June 6 marked the anniversary of Dr. Austin Lane’s first year as president of Texas Southern University. With a year under his belt, Lane remains confident about the university’s future, while acknowledging some serious challenges: an unclear path forward for higher-education funding at the state level, and a federal budget proposal that poses a threat to student aid programs.
Twenty-three years of experience in higher education helped prepare Lane for the challenge of leading TSU, and he's already achieved some early successes: The university has moved from a negative outlook to a stable one, according to Moody’s Investors Service, and Lane is currently prepping for the launch of TSU online, which he calls an opportunity “to really attract and dig into that non-traditional market of students that started a degree, but never finished.”
Lane was in the news back in February, when he was among a group of HBCU (historically black college or university) leaders in attendance at the White House for what was known as the “HBCU Fly-in.” The group faced criticism from the HBCU community for meeting with President Donald Trump and his administration, which had signaled it might try to end certain federal programs that provide financial assistance to historically black colleges and universities; some even called the meeting nothing more than a “photo-op” between the President and black leaders.
Lane, aware of the criticism, addressed the meeting in a letter he wrote to students back home at TSU: “My intent when receiving the invitation was to actively participate and advocate for TSU and [HBCUs] as a whole. As president, it is my duty to make sure we (TSU) have a place at the table and make our voice heard.”
The purpose of the HBCU Fly-in was less about meeting the president, he says, and more about speaking with his cabinet, giving HBCU leaders an opportunity to voice their requests and concerns to the new administration. The main items on the table for discussion? The reinstatement of year-round Pell grants and an increase in Title III funds.
President Trump delivered his proposed federal budget plan in May, with plans to greatly reduce student aid and loan programs while cutting funding for university-based research. Although the budget does include reinstating Pell grants, it significantly reduces their funding, eradicating aid that is crucial for some students, especially at universities such as Lane's: During the 2015-2016 school year, 94 percent of TSU’s full-time first-year students received some form of financial aid and 77 percent received aid through Pell grants.
“We’re always mindful when things are reduced. That’s why we work so hard to have things like Fly-ins so we can educate our legislators on what it is that we do and the importance of the dollars we receive. They can advocate for us when it comes to those budgets,” says Lane. “You have to hope that they hear the message and that they act accordingly—that doesn’t always happen—and so you have to make your adjustments and keep moving forward.”
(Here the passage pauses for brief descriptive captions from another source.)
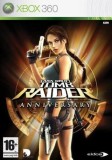Joc XBOX 360 Tomb Raider: Anniversary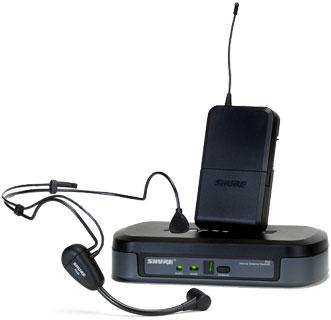 Casques HF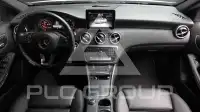 2017 Mercedes Benz A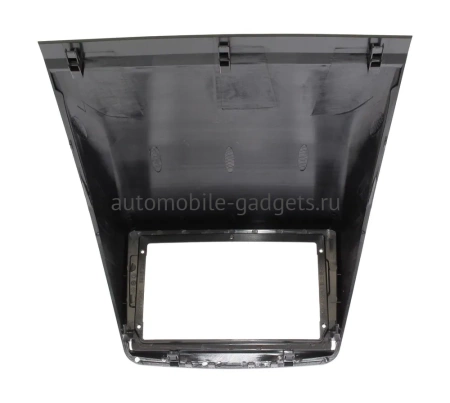 Штатная магнитола Canbox EVO 5810-9057 для Mitsubishi L200 4, Pajero Sport 2 2008-2016 на Android 14 (4G-SIM, 4/64, DSP, QLed, AI, 360)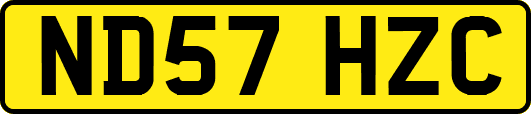 ND57HZC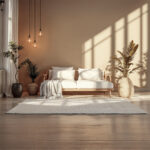 Covor Comfort Pearl Sand - imagine 2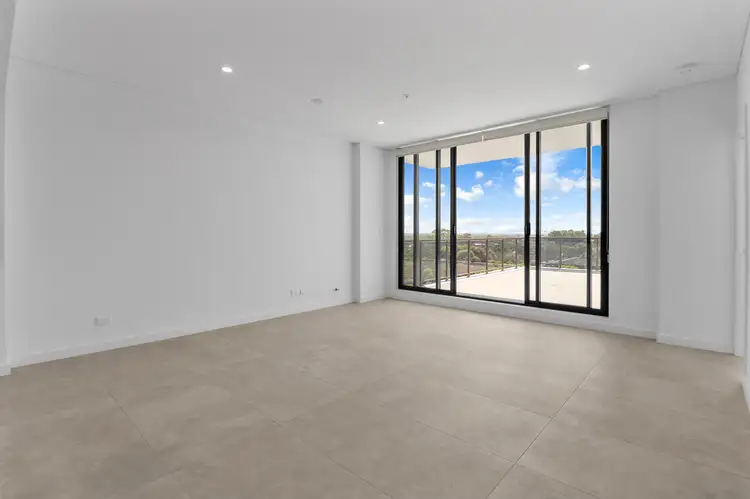Fifth view of Homely unit listing, 701/12 carsons lane, St Marys NSW 2760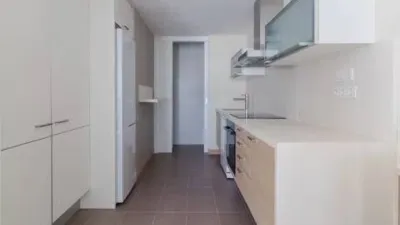 Apartment on Paseo Algeciras photo 24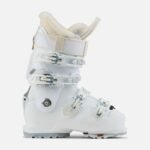 ROSSIGNOL VIZION 4B 80 W GW White Ski Boots - Image 2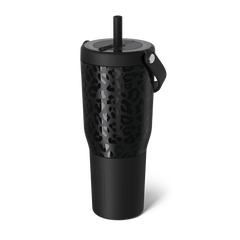 Resa 35oz | Onyx Leopard - Fresh Finish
Such challenges have served to reinforce Lane's mission. “I get that no matter how much we advocate for higher education, it’s never going to be exactly what we want,” he says. “Even if we hit the mark and we receive what we asked for, it’s still not going to be [enough] for a number of institutions, and it may be great for some. I think you just have to continue to educate folks, whether it be in the Trump administration or any other departments.”
Meanwhile, in June, Texas Governor Greg Abbott signed the state’s budget bill, which mostly avoided a much-discussed overhaul of the way Texas universities are funded—the state legislature ultimately rejected austere cuts to higher-education funding, to the great relief of Lane and his colleagues.
“I would say we dodged a bullet,” Lane says, though he's already anticipating budget plans for the next biennium, where he hopes to see legislation that focuses on facilitating student transfers and preserving the practice of "special items," a budgeting tactic by which universities and colleges seek money for specific projects outside of standard funding formulas.
In the 2011 fiscal year, about 15 percent of TSU’s direct state support was the result of special items; these went to programs for leadership development, continuing school accreditation, and retention rates. The state Senate proposed removing all special items such as these from universities across Texas, which together total about $1 billion, a change that higher-education advocates hold would have dire consequences for independent institutions like TSU that rely heavily on special items to finance academic programs.
“Our special-item amount compared to the [University of Texas] is night and day, night and day—I mean it’s not even close,” says Lane. “We know [our amount] is used heavily on something that’s tied to an academic program, and if you cut it, you cut programs and then you cut people.”
In regards to facilitating student transfers, currently, TSU has a deal with the Lone Star College system that provides opportunities for students to enroll in the university, but Lane envisions a future with a “seamless pipeline” for students to transfer from community colleges to four-year institutions.
"Over the last year, we’ve been focused on really five things: one being student success and completion, two being academic-program quality and research, three is our culture, four is our partnerships, and five is our finances," says Lane. "And so everything we do, or continue to do, has to be tied to one of those five areas where we’re showing signs of progress and success."
The change in focus is already paying off, says Lane, who's confident about what's yet to come. "I would say we were very successful this year," Lane says. "We continue to work on some things. We had a lot of organizational shifts, bringing in new people and new positions, so organizationally we’re changing as well; it’s worked out so far, so good.”